Explore the material:
(a) In the Madeira Optics Museum text below, rewrite more briefly the paragraph beginning "In the 1960s, the love for engineering" while keeping its main facts.
(b) According to the Madeira Optics Museum text below, what tasks do Rui and Sérgio Aguilar currently carry out together? List them all.

Passage to read:
>>>>>

= Madeira Optics Museum =

The Madeira Optics Museum, also known as Museu de Óptica da Madeira, is a specialized museum located in Funchal, Madeira that showcases a permanent collection of optics-related devices.

This museum features objects from all areas of optics, acquired all around the world, and have been collected from the 1960s until nowadays.

== The Collectors ==
In the 1960s, the love for engineering and history led one person - Rui Aguilar - to start collecting optics related devices. Initially without a defined purpose of creating a museum, the collection kept growing progressively until nowadays. In 2014, the idea for the creation of the Madeira Optics Museum sparked from a conversation between Rui Aguilar and its son, Sergio Aguilar, who since then is working alongside its father in the creation and organization of the museum.
Currently, Rui and Sérgio Aguilar work together in the selection, acquisition cataloguing and preparation of every accession and on the organization of the physical area of the museum.

== The Collection ==

About 2000 objects are on permanent display at the museum. The categories with bigger relevance are:

- Telescopes
- Binoculars
- Movie cameras
- Movie projectors
- Photography cameras
- Medical devices
- Microscopes
- Military equipment
- Topography equipment

== The Building ==
The building where the Madeira Optics Museum operates is dated from the end of the 19th century, and it's registered as a Class 1 protected building in terms of special architectural or historic interest.
As such, the building still maintains nearly all of the initial characteristics and facade.
Recently this building has been subject to minor interior and exterior restoration works with the supervision of Funchal's city hall that targeted the requalification of the museum area and surroundings.

<<<<<

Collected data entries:
>>>>>

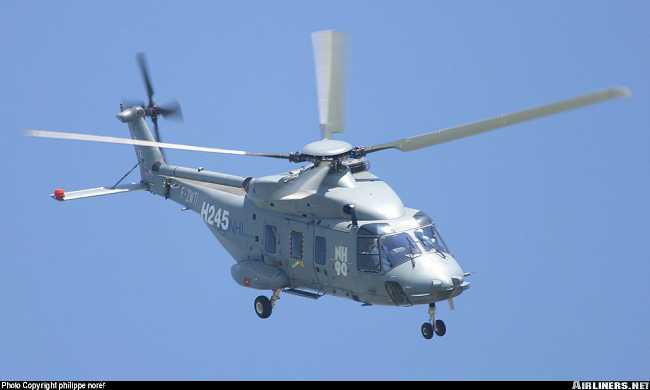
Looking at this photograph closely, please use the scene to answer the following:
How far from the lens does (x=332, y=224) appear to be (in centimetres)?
2508

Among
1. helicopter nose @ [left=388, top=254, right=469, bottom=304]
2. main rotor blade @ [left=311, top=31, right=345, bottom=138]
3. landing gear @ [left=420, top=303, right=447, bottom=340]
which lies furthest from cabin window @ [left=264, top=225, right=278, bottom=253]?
landing gear @ [left=420, top=303, right=447, bottom=340]

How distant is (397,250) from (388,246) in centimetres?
20

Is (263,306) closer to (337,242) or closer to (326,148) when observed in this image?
(337,242)

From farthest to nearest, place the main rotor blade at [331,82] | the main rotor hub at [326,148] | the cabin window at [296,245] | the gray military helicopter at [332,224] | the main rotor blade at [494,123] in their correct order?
the main rotor blade at [331,82], the cabin window at [296,245], the main rotor hub at [326,148], the gray military helicopter at [332,224], the main rotor blade at [494,123]

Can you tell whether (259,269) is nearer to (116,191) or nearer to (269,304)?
(269,304)

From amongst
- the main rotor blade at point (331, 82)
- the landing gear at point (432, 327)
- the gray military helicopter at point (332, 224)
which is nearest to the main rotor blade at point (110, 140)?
the gray military helicopter at point (332, 224)

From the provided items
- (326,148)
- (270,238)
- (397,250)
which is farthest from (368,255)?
(270,238)

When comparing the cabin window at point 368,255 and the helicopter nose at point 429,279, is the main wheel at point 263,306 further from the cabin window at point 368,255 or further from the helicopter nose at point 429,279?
the helicopter nose at point 429,279

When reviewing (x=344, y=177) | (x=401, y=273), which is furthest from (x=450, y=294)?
(x=344, y=177)

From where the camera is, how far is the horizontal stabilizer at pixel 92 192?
2925 centimetres

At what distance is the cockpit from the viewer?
79.5ft

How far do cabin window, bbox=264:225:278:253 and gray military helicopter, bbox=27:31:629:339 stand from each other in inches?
0.8

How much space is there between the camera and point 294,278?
26.2 metres

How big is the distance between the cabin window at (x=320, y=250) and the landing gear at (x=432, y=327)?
8.15ft
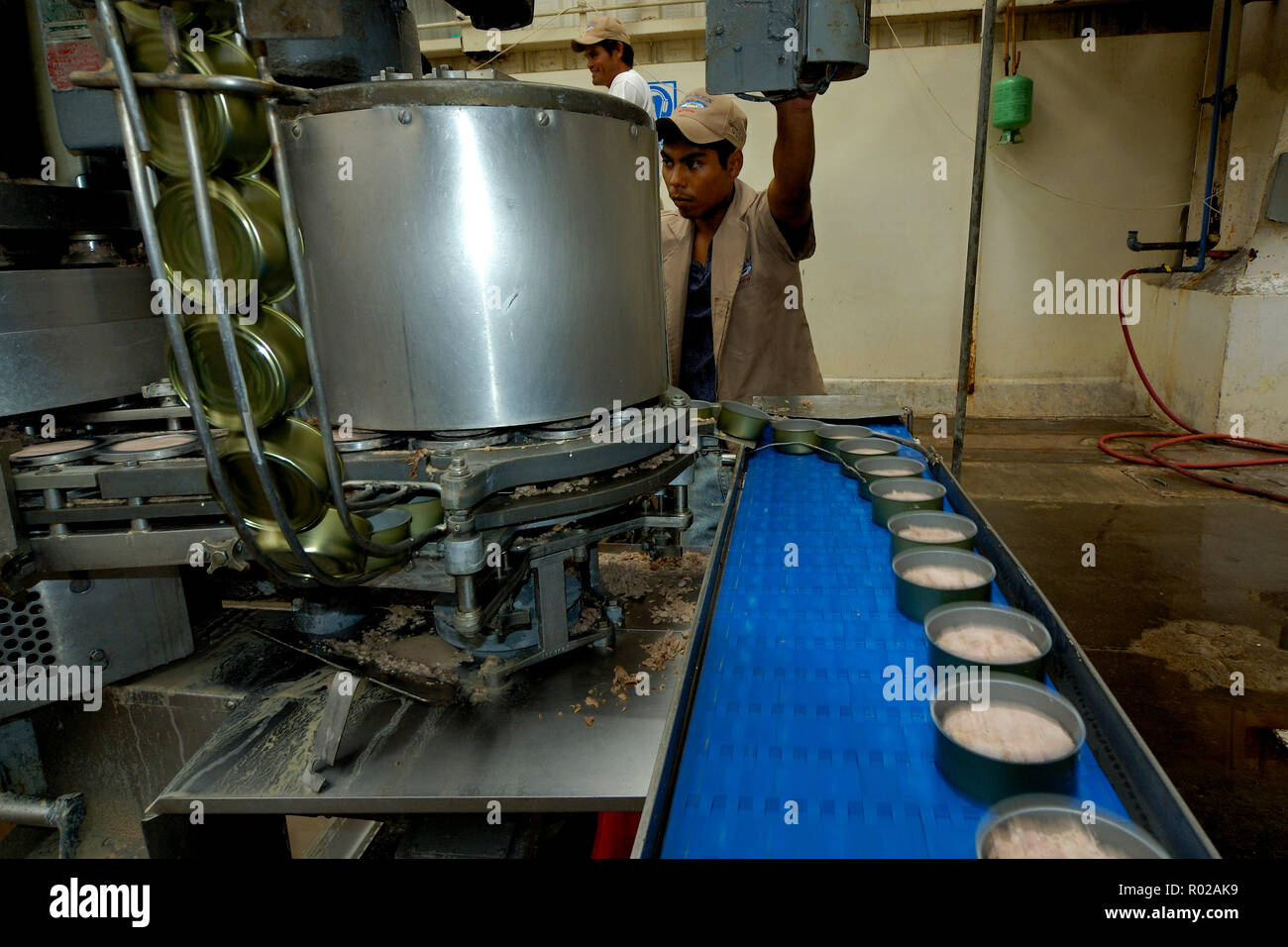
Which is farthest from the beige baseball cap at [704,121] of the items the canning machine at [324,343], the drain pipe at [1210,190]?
the drain pipe at [1210,190]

<<<<<

Exercise results:
(a) In the 1960s, a love of engineering and history led Rui Aguilar to begin collecting optics-related devices. At first he had no plan to create a museum, but the collection grew steadily to the present day. In 2014, a conversation between Rui Aguilar and his son, Sergio Aguilar, sparked the idea for the Madeira Optics Museum. Since then, Sergio has worked with his father to create and organize it.

(b)
- Selection of every accession
- Acquisition of every accession
- Cataloguing of every accession
- Preparation of every accession
- Organization of the physical area of the museum